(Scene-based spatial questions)
※ ※ ※

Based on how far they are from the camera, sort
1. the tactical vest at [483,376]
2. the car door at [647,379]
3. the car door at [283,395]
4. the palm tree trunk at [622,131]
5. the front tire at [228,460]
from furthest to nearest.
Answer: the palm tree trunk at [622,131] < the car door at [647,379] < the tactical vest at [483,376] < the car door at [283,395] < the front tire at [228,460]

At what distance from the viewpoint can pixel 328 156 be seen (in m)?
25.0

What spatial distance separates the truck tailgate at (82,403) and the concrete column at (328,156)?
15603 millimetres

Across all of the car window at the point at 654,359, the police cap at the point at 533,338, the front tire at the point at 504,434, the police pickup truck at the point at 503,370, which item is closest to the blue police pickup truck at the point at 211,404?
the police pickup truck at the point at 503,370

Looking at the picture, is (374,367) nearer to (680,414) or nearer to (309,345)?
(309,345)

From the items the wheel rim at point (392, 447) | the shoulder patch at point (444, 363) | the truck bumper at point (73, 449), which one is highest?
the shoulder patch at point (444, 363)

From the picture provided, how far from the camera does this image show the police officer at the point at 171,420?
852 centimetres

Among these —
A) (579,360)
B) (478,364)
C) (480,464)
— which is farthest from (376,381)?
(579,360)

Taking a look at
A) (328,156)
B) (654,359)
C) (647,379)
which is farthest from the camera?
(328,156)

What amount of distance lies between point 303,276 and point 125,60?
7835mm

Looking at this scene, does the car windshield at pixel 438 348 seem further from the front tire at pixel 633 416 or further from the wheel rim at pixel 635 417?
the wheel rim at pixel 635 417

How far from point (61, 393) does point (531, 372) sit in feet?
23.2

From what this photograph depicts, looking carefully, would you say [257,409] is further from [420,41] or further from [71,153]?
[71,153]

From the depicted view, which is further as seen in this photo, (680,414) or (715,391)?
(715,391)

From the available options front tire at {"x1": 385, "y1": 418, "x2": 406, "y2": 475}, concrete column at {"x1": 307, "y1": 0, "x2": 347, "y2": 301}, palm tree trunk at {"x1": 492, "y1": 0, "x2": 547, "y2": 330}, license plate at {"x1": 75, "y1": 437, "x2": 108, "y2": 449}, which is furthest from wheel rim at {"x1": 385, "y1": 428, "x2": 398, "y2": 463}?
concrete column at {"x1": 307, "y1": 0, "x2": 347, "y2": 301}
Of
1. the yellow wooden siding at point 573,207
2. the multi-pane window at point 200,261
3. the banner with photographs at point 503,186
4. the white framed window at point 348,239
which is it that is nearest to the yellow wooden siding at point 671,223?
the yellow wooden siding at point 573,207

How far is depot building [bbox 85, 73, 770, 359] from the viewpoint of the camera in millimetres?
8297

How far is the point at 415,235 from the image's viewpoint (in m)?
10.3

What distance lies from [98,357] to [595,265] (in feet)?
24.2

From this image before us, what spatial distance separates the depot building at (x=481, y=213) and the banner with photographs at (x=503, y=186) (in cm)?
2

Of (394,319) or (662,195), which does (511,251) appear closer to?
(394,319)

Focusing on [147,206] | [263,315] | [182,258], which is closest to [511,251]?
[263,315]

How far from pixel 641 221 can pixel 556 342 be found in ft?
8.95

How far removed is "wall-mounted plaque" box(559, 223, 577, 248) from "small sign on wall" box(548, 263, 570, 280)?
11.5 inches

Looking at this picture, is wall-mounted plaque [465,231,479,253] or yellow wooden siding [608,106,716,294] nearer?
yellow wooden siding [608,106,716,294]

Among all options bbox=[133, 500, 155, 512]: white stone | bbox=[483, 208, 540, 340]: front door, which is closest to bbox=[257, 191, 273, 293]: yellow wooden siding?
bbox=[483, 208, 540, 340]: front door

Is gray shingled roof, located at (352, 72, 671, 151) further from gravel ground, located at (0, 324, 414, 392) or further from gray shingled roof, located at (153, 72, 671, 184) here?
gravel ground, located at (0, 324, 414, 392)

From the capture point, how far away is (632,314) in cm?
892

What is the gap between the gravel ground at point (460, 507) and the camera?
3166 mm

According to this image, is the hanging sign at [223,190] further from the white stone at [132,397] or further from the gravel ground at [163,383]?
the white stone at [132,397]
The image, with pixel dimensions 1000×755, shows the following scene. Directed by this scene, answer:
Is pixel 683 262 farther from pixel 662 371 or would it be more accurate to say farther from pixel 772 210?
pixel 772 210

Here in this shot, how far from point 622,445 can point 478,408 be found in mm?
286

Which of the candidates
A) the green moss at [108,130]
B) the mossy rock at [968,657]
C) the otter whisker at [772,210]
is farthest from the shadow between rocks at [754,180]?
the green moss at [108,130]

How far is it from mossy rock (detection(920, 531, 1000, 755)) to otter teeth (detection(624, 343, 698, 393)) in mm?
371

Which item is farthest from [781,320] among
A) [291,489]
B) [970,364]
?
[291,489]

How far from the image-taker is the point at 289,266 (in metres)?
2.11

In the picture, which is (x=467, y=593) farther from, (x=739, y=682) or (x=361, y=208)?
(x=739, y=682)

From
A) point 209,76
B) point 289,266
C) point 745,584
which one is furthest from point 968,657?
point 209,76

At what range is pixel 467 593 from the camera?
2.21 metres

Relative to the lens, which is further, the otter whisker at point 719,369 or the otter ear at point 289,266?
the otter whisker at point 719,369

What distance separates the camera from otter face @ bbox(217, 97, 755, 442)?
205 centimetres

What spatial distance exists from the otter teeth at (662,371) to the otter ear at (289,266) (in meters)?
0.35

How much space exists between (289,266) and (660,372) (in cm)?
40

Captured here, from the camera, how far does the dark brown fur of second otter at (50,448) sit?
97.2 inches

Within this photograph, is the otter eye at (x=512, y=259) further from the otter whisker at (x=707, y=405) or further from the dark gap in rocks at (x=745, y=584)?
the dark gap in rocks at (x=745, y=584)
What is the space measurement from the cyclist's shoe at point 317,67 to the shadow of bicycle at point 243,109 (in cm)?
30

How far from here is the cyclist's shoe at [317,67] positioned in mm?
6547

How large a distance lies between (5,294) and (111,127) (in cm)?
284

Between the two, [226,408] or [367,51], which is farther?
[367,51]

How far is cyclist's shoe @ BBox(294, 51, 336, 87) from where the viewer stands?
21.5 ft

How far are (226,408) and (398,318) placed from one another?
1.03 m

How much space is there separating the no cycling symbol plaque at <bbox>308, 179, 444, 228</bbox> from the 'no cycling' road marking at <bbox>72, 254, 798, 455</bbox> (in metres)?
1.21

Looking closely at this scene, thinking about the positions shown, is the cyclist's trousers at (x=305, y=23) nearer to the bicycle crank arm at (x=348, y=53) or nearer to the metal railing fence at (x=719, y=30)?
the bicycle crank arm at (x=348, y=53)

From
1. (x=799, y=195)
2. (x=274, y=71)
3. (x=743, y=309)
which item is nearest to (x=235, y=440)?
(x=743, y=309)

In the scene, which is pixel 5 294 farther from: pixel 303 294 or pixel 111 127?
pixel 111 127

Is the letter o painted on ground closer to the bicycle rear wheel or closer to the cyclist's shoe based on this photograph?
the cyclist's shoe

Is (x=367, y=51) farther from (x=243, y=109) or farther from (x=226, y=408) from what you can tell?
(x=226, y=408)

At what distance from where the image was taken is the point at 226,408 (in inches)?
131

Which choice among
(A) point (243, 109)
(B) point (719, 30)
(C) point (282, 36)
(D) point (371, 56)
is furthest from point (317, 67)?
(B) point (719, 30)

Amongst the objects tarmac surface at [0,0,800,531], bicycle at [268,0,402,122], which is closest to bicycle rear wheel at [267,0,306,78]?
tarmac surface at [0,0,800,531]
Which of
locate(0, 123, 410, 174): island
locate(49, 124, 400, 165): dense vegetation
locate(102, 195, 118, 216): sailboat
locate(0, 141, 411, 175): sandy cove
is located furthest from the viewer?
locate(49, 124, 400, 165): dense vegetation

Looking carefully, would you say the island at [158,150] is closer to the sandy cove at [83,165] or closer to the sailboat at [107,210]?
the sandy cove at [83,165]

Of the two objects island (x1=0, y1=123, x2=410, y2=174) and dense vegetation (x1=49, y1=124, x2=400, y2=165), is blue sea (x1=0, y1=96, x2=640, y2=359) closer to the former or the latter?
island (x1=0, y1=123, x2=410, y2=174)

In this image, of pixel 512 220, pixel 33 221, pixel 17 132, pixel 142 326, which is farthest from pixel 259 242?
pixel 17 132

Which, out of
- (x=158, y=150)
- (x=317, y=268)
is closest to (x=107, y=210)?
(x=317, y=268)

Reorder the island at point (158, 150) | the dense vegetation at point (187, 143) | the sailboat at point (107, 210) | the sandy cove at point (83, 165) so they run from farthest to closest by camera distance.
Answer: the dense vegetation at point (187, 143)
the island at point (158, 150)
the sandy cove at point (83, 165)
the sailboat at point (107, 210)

※ ※ ※

Can you retype the listing word for word, from its very first line through the line containing "Answer: the palm", with both ends included?

Output of the exercise:
Based on how far they are from the camera, sort
1. the tactical vest at [483,376]
2. the car door at [647,379]
3. the car door at [283,395]
4. the palm tree trunk at [622,131]
5. the front tire at [228,460]
from furthest to nearest.
Answer: the palm tree trunk at [622,131] < the car door at [647,379] < the tactical vest at [483,376] < the car door at [283,395] < the front tire at [228,460]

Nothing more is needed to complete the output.